**AIM OF THE TASK**
Continue the news excerpt about Australia's standing in the Pacific from the point where it ends.

*** Opening of TEXT EXCERPT ***

Senator Payne’s office said the minister did not comment on cabinet discussions but argued that the Morrison government was “easily the largest bilateral donor to the Pacific”.

“No government has been more attentive to the needs and priorities of the Pacific,” her spokesman said.

Labor foreign affairs spokeswoman Penny Wong said voters could not risk another three years of the Morrison government’s “failings in the Pacific”.

Scott Morrison “was warned about what was coming in the ­Pacific but he dropped the ball, and now Australia is less secure,” Senator Wong said.

“How many times will Mr Morrison ignore warnings? And what cost will Australians have to pay for his inaction?”

She said Labor’s promised foreign aid boost was “responsible”, and would harness Australia’s strengths in the region.

Australia’s strained relationship with key Pacific partners was dramatically demonstrated in ­recent weeks when Solomon ­Islands Prime Minister Manasseh Sogavare claimed his country was treated like children and threatened “with invasion” over its ­security agreement with China.

The accusation came after the Prime Minister declared a Chinese base in Solomon Islands would be a “red line” for Australia.

Mr Morrison on Thursday said if he were re-elected, he would visit Honiara and “many of the other Pacific countries that I had hoped to visit during the last three years”.

*** Close of TEXT EXCERPT ***
*** Opening of RECORDED DATA ***

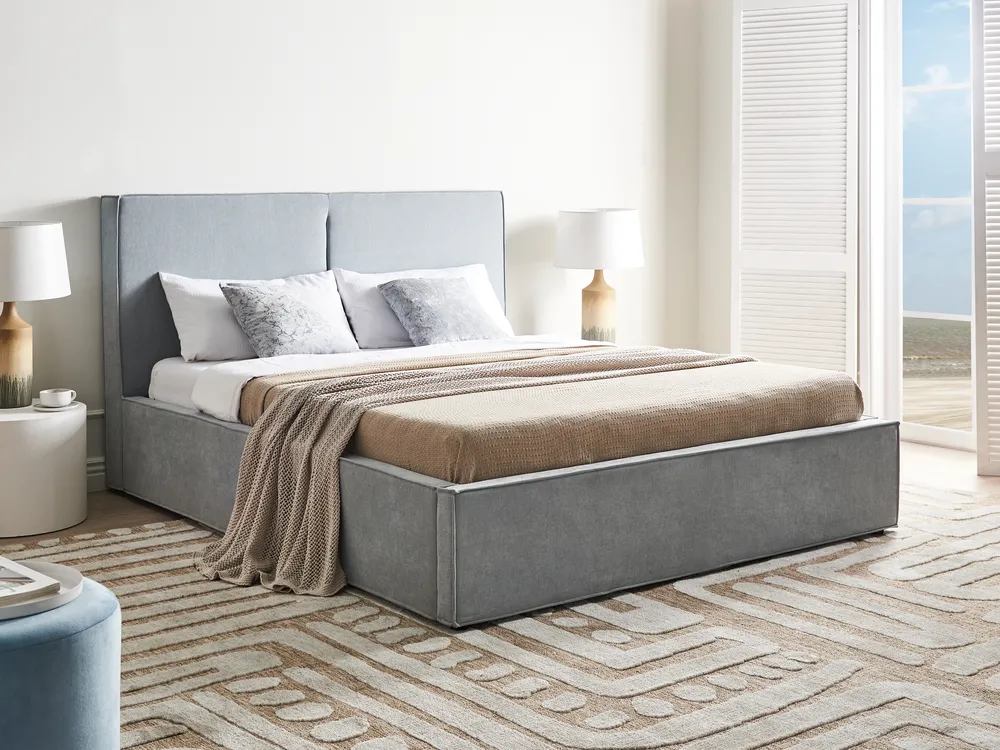 Ottoman Bed MOISSAC Chenille Light Blue 160 x 200 cm (EU King Size)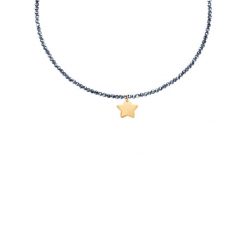 Naszyjnik z kamieni terahertz z gwiazdką pozłacany. Niebieskie naszyjniki Lilou, pozłacane. Za 268.00 zł.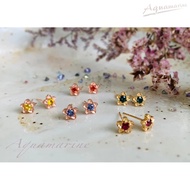 5-Pointed Flower Earrings With 3 mm Round Cut Gems.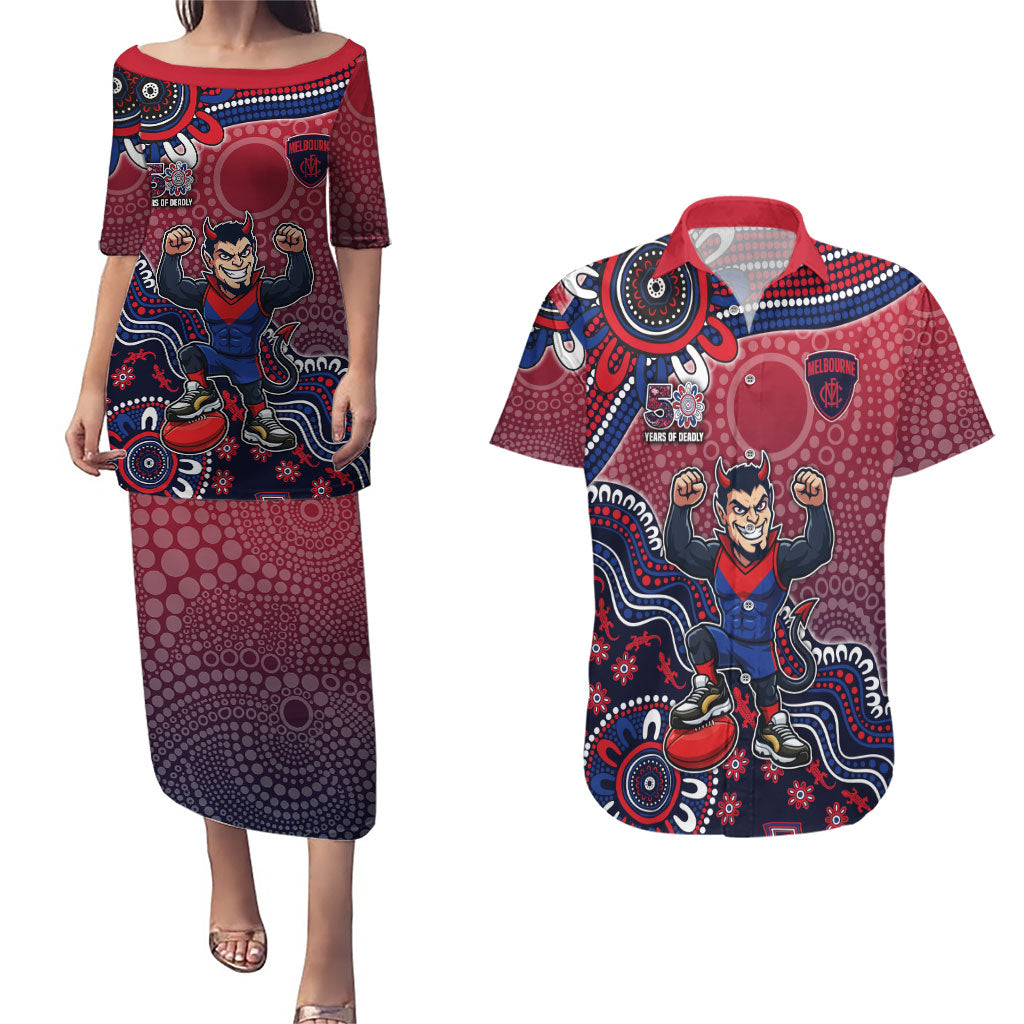 Personalized Melbourne Demons Football Mascot Couples Matching Puletasi and Hawaiian Shirt Aboriginal Dot Art Style Vibrant Indigenous Pattern Design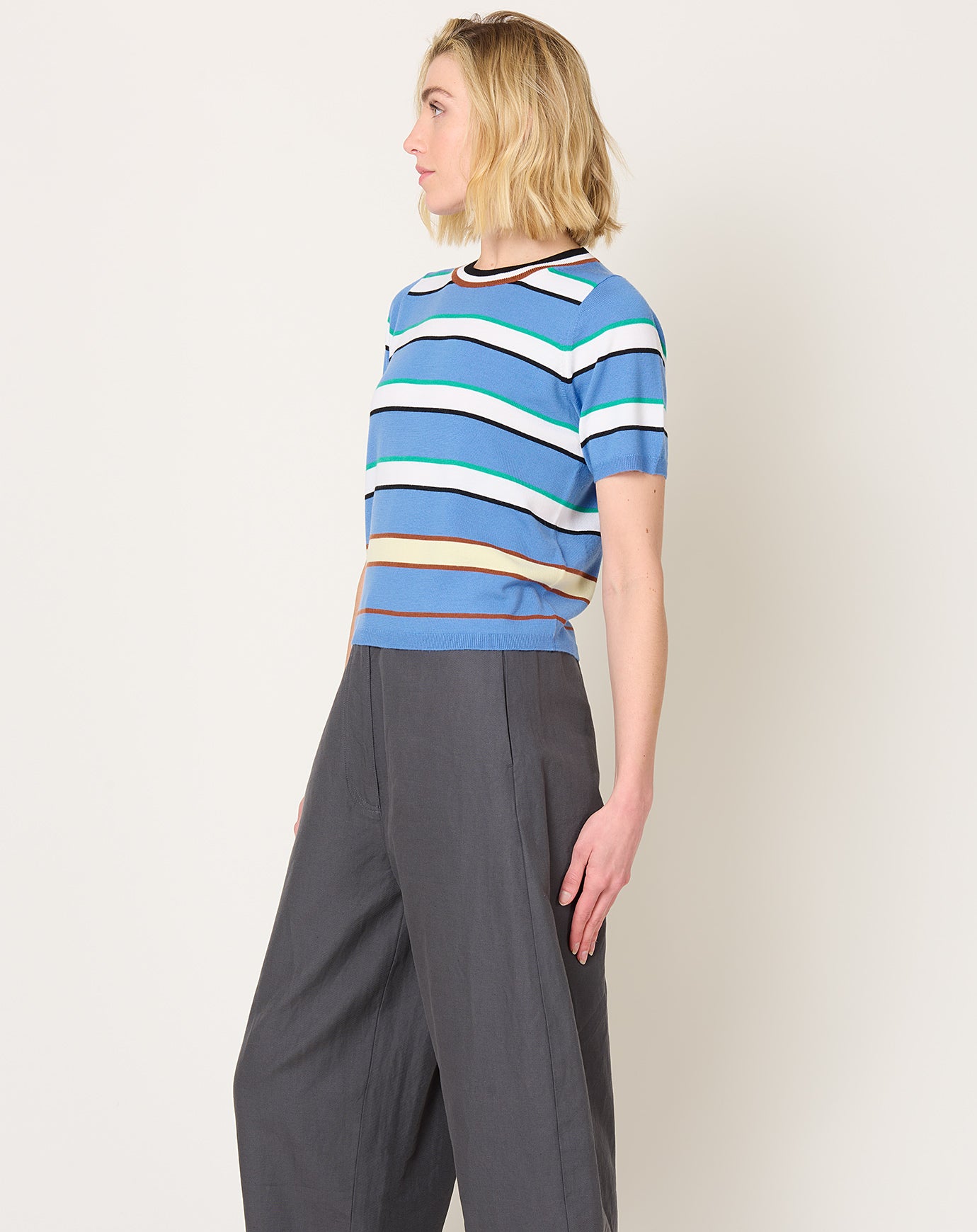 Zankov Benji Striped T-Shirt in Hyacinth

*** Close of RECORDED DATA ***

**THE ANSWER**
China’s efforts to win over ­Pacific nations will be a key ­agenda item at next week’s Quadrilateral Security Dialogue leaders’ meeting in Tokyo, where US President Joe Biden will launch his “Indo-Pacific economic framework”.

White House National Security Adviser Jake Sullivan said the “21st-century economic arrangement” would offer a new model for tackling challenges, “from setting the rules of the digital economy, to ensuring secure and resilient supply chains, to managing the energy transition, to investing in clean, modern, high-standards infrastructure”.

Labor leader Anthony Albanese has vowed to attend the Quad meeting with Senator Wong if he wins the election on Saturday, with deputy leader Richard Marles to remain in Australia as acting prime minister.

All three would need to be sworn in as soon as the election ­result was known to enable Mr ­Albanese to represent Australia at the regional security summit.

Mr Morrison has indicated he would attend the Quad meeting if he won the election, or – under parliamentary conventions – if the result remained undecided.